So it seems to be a random person cosplaying as a spec author. Or possibly trying to have something impressive on their résumé.
“Our AI invented its own AI-native protocol for other AIs, see? Far beyond human comprehension, but it graciously dumbed it down for the legacy meatsacks of IETF. AGI!”
I don't understand what problem this is trying to solve though.
I don't get how this is better than an HTTP API (especially since payloads are just UTF8 json), and that's entirely down to the document not telling us anything of substance.
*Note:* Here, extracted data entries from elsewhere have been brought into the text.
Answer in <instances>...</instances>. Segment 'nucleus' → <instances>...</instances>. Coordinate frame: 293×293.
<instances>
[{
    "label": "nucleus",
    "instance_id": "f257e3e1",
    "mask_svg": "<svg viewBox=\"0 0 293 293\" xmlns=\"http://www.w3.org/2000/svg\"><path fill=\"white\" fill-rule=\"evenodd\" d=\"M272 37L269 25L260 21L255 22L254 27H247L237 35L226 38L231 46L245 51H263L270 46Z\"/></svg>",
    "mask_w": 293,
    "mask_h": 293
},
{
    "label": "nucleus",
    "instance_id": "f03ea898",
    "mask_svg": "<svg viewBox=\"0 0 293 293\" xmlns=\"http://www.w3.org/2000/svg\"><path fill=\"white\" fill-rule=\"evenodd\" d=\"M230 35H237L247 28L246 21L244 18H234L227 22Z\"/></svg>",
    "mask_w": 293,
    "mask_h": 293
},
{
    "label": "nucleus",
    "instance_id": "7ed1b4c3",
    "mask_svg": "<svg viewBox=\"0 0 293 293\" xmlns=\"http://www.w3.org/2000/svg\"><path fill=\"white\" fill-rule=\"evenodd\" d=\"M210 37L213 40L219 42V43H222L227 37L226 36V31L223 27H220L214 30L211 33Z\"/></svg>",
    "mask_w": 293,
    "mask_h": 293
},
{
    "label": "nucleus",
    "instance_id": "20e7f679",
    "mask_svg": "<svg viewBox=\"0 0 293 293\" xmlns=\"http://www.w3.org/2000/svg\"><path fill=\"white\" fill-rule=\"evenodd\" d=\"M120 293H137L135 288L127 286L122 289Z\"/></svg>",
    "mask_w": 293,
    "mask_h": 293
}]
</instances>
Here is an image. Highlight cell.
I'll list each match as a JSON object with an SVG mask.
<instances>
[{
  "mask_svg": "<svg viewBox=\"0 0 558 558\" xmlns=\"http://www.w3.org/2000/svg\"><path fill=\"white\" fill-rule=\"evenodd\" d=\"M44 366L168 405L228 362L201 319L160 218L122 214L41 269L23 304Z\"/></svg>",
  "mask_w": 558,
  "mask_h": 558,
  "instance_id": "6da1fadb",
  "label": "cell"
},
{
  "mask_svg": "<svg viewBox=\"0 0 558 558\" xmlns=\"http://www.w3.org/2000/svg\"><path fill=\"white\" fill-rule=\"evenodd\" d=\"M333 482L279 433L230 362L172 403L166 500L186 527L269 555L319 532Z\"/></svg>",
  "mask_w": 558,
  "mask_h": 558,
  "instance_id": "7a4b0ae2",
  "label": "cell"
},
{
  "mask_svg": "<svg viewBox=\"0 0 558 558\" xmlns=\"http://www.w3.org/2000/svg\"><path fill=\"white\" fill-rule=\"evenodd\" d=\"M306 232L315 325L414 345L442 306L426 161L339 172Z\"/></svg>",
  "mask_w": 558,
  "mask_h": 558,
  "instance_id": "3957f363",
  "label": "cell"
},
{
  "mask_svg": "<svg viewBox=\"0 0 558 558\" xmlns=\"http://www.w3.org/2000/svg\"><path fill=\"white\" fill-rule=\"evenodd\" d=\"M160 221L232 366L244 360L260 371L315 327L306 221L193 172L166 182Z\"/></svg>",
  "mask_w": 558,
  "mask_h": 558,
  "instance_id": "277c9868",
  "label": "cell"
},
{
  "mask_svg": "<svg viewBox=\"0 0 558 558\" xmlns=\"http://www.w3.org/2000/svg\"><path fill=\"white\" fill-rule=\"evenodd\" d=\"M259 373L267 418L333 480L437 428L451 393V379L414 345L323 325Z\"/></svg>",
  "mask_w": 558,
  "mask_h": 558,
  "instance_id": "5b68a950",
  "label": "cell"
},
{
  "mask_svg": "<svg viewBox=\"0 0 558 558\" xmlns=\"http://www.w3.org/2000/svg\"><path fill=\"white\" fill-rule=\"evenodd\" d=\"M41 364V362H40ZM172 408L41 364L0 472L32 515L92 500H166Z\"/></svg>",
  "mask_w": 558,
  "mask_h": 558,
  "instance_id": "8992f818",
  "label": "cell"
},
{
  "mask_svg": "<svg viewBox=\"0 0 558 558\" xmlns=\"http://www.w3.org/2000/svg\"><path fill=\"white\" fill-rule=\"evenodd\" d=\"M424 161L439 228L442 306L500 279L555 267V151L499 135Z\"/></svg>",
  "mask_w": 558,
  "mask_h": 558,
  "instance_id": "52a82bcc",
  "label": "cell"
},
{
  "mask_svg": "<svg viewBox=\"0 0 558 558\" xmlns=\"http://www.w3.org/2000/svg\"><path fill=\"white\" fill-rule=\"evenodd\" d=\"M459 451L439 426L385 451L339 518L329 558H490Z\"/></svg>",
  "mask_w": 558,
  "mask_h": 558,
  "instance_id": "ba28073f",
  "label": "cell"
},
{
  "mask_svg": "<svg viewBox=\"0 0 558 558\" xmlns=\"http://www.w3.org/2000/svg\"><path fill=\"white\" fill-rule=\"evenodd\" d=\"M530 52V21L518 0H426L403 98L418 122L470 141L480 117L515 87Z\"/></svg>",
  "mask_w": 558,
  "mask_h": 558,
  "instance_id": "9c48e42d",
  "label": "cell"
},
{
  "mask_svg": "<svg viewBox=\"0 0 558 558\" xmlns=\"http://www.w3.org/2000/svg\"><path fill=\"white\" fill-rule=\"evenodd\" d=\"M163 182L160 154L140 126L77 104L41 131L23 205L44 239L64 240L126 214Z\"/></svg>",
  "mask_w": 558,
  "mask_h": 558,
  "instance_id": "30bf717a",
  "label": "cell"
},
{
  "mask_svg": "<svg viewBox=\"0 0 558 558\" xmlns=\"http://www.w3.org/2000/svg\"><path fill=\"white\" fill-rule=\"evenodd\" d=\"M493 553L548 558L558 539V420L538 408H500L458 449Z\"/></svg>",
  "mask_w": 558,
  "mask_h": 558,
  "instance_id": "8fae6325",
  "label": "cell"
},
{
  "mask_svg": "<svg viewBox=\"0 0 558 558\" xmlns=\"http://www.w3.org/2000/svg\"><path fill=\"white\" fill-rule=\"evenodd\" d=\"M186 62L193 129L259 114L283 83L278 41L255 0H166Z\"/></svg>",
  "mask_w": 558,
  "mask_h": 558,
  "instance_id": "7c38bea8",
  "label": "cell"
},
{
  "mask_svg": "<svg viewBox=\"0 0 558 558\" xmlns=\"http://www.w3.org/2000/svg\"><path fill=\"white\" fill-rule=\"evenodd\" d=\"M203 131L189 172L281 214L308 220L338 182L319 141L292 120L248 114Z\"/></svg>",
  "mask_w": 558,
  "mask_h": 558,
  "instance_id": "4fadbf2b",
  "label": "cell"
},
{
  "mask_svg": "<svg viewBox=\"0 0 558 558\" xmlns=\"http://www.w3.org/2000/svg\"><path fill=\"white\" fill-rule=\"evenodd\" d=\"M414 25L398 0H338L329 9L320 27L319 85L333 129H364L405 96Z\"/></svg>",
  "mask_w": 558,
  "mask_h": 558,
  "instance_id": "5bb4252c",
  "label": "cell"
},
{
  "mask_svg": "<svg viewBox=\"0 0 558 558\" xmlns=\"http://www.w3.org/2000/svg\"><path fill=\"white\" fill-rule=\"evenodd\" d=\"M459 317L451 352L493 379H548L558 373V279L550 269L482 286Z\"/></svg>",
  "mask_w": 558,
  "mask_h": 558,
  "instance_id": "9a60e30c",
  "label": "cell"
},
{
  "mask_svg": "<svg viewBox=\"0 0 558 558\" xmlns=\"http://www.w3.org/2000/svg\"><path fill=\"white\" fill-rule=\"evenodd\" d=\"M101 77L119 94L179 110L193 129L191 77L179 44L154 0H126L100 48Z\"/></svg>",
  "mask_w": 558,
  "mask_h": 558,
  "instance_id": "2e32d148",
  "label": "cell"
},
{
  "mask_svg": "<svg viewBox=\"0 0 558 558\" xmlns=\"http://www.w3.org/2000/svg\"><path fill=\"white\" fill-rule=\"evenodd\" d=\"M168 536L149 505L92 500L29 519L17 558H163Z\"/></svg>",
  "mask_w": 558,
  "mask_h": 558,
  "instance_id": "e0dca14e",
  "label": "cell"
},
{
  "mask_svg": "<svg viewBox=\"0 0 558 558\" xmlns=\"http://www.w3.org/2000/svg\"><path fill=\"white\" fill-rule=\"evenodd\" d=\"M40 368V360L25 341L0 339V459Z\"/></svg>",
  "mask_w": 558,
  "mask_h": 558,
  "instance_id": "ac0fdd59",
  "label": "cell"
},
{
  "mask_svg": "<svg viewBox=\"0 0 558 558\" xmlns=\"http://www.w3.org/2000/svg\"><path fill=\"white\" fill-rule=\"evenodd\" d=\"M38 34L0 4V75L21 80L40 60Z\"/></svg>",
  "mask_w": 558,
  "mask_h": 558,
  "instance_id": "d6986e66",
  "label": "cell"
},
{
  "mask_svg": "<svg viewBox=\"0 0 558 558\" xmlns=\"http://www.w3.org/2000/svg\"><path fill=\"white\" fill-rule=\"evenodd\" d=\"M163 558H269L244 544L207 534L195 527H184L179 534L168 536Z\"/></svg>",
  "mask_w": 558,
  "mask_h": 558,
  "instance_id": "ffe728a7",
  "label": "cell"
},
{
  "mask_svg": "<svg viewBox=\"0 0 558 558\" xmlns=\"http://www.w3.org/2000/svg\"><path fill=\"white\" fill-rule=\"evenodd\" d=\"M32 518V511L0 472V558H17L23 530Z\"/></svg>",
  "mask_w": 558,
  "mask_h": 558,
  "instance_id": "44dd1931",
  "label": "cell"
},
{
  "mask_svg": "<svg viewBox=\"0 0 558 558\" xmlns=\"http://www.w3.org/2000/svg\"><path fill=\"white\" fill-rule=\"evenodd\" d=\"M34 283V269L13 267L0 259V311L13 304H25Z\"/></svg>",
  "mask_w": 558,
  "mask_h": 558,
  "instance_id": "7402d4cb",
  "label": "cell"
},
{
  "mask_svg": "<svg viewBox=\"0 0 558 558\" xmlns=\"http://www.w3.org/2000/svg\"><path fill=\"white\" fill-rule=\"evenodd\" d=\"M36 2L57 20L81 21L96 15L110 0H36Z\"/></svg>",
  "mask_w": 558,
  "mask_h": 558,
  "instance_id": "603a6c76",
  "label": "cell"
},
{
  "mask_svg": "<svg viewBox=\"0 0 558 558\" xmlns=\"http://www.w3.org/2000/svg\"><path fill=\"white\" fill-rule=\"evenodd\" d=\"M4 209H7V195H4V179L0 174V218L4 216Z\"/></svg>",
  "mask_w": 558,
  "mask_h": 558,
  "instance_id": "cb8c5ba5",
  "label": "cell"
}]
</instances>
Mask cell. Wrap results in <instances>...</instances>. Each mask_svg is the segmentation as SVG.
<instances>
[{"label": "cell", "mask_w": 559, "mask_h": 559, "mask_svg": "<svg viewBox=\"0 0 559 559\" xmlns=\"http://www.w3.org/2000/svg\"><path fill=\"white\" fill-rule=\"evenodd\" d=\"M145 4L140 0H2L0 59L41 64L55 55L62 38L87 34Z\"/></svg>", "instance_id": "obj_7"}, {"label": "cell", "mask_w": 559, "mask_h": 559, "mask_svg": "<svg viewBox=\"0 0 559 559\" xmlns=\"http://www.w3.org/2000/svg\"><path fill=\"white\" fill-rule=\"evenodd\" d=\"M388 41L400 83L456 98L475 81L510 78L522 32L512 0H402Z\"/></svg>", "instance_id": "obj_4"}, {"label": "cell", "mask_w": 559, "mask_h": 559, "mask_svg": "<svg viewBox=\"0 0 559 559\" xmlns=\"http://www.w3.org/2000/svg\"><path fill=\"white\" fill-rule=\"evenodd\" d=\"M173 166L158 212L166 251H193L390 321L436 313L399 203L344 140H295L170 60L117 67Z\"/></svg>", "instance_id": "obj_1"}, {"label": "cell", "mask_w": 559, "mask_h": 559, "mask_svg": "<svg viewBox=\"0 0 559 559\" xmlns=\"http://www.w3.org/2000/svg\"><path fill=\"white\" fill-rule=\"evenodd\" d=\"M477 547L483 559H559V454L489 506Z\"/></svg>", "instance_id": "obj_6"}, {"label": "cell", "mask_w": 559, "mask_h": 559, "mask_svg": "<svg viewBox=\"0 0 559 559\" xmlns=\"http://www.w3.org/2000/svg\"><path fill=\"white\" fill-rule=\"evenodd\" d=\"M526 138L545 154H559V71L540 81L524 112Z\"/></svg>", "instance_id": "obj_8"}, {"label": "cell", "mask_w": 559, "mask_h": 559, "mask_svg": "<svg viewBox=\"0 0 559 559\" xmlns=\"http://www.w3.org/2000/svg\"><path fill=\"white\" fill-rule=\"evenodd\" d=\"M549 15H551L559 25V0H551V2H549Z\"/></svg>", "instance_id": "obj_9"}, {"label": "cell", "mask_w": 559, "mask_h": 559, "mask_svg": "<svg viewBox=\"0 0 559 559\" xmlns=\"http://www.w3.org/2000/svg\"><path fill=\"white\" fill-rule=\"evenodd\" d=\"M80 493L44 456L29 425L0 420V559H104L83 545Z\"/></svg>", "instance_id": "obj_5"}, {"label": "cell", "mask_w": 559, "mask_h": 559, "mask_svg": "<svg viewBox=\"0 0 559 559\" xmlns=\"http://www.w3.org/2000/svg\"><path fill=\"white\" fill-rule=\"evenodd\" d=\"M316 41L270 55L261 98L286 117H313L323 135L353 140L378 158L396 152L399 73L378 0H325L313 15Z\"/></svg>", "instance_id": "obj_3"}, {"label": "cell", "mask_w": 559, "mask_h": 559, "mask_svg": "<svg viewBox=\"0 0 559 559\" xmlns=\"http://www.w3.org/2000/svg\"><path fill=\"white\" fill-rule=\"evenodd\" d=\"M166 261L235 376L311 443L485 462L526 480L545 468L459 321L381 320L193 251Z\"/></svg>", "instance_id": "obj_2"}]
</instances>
I get it's "experimental", but there isn't much of an experiment being described here apart from a different message frame that allows us to leave out the http headers and add a signature (while apparently using the assumption that each ip only hosts one AIIP service)
I was not expecting such ambiguous and inaccurate wording from IETF. Why "ai" and not, how it was traditionally called on the web, "robots"?
And of course this does not make any sense since vast majority of HTTP traffic is already autonomous.
Does the IETF have a red fat button on their desks, like the one often seen on variety shows, to instantly disqualify low effort submissions? You can infer that the document (and the interaction between the culprit and the IETF) was half-assed with the help of AI: https://mailarchive.ietf.org/arch/msg/art/ss-g3OHTtwHwyBDl0c....
AGI?
I get very strong "E = mc^2 + AI" vibes from it, just shoehorning the coveted letters everywhere
eob•1h ago
In general, interoperability and user choice are really important for us to get right as the community of people building AI platforms...
Have others reading this document been able to map it onto their work?
As a specific example:
> ai://bank/service/payments?amount=10¤cy=USD
I'm not sure what this is representing here. Is it a way to encode a clickable link to chat with `bank` about `service/payments` with a few additional args attached?